[Data to use Boundary: Start]

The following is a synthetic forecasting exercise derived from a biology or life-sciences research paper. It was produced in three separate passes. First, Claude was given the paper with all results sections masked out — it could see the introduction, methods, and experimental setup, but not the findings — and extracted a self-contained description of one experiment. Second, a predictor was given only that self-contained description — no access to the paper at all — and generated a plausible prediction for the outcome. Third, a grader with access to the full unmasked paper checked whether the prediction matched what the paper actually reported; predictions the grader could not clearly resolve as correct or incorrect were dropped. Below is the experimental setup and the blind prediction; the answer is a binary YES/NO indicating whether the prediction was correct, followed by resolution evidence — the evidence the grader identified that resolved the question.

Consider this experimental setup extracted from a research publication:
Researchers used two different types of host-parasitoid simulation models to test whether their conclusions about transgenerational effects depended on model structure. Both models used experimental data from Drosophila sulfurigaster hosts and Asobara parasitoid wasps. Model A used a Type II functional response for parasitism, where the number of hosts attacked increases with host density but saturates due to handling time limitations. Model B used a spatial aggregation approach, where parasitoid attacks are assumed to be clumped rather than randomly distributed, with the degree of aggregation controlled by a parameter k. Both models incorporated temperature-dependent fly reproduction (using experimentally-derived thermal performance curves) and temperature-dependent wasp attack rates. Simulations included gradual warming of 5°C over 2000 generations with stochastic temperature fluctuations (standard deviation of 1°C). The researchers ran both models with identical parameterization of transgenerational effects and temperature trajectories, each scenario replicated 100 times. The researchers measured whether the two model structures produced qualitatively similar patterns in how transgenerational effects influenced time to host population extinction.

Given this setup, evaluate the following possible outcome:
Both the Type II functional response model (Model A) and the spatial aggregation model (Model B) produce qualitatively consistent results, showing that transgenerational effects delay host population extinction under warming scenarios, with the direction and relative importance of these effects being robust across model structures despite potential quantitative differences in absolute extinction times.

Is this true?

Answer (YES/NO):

[Data to use Boundary: End]

> Work instructions: Across the records above, return every line that contains the word "results".

> Completed task:
The following is a synthetic forecasting exercise derived from a biology or life-sciences research paper. It was produced in three separate passes. First, Claude was given the paper with all results sections masked out — it could see the introduction, methods, and experimental setup, but not the findings — and extracted a self-contained description of one experiment. Second, a predictor was given only that self-contained description — no access to the paper at all — and generated a plausible prediction for the outcome. Third, a grader with access to the full unmasked paper checked whether the prediction matched what the paper actually reported; predictions the grader could not clearly resolve as correct or incorrect were dropped. Below is the experimental setup and the blind prediction; the answer is a binary YES/NO indicating whether the prediction was correct, followed by resolution evidence — the evidence the grader identified that resolved the question.
Both the Type II functional response model (Model A) and the spatial aggregation model (Model B) produce qualitatively consistent results, showing that transgenerational effects delay host population extinction under warming scenarios, with the direction and relative importance of these effects being robust across model structures despite potential quantitative differences in absolute extinction times.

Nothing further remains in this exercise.